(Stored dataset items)
· · · · ·

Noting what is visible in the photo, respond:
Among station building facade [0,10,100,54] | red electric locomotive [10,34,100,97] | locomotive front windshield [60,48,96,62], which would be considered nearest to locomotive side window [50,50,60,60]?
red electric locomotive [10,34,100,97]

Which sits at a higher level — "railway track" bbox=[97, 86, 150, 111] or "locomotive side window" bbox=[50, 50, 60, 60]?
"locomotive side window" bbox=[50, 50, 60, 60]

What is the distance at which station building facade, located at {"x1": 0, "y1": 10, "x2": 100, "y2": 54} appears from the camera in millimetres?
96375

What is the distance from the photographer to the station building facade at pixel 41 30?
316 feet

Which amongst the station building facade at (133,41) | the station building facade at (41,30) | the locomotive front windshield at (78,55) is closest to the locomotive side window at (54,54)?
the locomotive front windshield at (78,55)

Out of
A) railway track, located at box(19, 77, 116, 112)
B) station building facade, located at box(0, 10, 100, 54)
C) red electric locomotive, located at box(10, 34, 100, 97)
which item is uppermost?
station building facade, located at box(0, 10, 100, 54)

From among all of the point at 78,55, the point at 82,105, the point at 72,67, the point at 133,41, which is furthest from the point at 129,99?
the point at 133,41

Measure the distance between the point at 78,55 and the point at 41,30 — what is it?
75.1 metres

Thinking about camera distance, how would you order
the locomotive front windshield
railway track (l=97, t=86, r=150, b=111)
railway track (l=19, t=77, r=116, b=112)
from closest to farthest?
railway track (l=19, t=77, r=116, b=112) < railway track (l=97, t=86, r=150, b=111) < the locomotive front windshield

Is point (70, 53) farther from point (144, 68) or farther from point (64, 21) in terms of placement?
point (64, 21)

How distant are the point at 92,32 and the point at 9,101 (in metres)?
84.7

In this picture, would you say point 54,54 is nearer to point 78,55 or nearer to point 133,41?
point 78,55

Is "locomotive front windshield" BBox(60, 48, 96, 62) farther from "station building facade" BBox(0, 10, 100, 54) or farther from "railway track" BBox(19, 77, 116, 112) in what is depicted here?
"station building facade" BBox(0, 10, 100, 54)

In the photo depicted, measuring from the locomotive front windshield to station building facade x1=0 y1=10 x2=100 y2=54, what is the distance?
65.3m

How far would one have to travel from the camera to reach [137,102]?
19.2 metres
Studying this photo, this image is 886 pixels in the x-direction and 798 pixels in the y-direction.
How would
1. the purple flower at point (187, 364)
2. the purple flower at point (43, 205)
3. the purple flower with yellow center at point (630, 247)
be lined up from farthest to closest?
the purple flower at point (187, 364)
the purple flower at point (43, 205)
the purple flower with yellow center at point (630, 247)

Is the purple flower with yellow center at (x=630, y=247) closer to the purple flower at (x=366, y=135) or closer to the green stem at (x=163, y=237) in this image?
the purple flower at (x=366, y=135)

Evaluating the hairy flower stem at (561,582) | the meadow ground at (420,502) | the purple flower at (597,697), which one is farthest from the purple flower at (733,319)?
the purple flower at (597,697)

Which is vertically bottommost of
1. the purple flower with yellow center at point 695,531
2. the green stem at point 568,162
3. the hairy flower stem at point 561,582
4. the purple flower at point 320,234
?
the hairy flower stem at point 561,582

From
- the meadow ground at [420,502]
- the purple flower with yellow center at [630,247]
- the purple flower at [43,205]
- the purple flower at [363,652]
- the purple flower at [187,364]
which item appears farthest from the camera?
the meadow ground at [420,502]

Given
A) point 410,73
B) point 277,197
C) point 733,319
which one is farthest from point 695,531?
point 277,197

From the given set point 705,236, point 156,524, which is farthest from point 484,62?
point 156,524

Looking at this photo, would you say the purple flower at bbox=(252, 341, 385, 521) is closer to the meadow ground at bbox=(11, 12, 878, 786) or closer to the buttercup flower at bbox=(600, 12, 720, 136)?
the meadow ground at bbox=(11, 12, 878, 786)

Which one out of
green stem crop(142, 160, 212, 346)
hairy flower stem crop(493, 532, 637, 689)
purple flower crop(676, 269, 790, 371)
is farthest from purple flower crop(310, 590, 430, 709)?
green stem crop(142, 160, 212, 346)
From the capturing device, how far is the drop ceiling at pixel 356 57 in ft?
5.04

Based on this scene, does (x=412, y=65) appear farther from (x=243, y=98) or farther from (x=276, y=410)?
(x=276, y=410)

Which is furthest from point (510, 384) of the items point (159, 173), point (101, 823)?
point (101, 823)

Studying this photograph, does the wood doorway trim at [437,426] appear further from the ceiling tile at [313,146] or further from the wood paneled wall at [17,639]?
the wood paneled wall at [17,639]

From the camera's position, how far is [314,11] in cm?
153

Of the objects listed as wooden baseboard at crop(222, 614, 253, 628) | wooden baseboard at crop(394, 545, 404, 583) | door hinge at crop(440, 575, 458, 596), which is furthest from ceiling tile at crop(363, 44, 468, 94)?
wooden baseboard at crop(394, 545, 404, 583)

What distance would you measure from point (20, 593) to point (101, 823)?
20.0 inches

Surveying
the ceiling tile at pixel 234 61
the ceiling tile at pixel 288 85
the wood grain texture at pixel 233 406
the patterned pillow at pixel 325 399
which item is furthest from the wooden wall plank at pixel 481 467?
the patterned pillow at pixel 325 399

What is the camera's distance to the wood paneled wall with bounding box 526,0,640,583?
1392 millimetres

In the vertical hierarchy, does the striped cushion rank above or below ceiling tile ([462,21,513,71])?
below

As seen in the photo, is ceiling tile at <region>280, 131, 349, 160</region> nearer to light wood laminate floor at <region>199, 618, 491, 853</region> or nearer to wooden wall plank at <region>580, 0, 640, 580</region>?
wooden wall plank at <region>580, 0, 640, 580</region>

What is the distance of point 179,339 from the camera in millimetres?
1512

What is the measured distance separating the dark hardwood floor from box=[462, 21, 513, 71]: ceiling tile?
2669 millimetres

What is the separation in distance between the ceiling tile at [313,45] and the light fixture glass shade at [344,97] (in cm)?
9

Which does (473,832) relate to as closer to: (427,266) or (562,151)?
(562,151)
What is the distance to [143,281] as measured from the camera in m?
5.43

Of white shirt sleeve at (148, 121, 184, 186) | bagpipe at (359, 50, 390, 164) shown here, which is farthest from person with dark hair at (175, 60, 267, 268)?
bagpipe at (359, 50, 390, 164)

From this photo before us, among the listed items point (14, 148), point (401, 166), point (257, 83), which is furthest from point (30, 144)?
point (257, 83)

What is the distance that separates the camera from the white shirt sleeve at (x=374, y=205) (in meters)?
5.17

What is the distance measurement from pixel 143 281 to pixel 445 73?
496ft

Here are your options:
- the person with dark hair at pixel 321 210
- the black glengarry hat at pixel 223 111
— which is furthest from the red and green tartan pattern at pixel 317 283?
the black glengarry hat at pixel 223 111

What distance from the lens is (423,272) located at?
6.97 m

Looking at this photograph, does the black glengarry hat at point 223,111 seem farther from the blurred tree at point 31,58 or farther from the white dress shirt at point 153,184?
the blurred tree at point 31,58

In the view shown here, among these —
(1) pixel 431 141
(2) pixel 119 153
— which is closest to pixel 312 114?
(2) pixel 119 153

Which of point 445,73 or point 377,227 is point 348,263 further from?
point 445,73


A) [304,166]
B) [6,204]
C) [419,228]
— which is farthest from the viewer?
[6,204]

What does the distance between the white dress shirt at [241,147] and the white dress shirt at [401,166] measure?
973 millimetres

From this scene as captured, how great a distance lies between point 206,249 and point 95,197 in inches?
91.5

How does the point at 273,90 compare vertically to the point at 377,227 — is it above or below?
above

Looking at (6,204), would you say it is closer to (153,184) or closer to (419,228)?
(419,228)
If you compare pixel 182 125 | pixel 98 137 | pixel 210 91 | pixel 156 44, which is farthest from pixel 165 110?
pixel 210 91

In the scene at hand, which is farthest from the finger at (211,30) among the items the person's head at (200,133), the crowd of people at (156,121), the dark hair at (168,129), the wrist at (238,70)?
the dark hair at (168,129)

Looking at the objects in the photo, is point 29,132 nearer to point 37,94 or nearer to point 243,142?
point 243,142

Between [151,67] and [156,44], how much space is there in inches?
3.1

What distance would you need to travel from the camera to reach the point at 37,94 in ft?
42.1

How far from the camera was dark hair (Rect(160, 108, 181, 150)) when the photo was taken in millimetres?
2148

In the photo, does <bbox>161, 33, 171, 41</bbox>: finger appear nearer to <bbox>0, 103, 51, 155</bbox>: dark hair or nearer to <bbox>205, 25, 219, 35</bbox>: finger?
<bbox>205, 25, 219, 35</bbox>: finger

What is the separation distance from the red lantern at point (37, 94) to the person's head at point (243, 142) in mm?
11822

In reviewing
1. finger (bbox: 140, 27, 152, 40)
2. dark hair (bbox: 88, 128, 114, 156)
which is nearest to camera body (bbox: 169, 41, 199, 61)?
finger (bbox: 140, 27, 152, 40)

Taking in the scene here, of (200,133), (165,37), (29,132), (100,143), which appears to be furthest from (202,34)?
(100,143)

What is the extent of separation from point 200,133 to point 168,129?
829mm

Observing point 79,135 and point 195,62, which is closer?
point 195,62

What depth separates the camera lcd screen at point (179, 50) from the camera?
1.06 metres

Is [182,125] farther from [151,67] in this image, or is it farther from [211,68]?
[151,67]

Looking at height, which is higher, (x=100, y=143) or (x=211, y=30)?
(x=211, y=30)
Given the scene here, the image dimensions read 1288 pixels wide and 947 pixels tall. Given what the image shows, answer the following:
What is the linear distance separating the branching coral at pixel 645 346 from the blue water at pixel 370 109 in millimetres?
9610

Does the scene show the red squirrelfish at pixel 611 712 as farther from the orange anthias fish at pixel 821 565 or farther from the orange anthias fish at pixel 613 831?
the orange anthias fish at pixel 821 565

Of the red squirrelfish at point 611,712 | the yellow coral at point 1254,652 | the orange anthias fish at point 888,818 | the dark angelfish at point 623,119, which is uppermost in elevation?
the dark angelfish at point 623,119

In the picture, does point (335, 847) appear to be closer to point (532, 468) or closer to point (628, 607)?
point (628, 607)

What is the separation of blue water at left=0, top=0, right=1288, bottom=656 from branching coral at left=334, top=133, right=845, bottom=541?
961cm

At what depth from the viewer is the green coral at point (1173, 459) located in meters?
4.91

· · · · ·

Direction |
Write out again only the part of the items that opens with the line containing "Based on this" and closes with the line containing "20.0 inches", swapping "ceiling tile" for "ceiling panel" and keeping everything else unchanged.

Solution to this problem |
Based on this scene, does (x=412, y=65) appear farther from (x=243, y=98) or farther from (x=276, y=410)?
(x=276, y=410)

Which is furthest from point (510, 384) of the items point (159, 173), point (101, 823)?
point (101, 823)

Studying this photograph, does the wood doorway trim at [437,426] appear further from the ceiling panel at [313,146] or further from the wood paneled wall at [17,639]?
the wood paneled wall at [17,639]

From the camera's position, how far is [314,11] in cm?
153

Of the objects listed as wooden baseboard at crop(222, 614, 253, 628) | wooden baseboard at crop(394, 545, 404, 583) | door hinge at crop(440, 575, 458, 596), which is furthest from ceiling panel at crop(363, 44, 468, 94)?
wooden baseboard at crop(394, 545, 404, 583)

What distance would you measure from point (20, 593) to point (101, 823)?
20.0 inches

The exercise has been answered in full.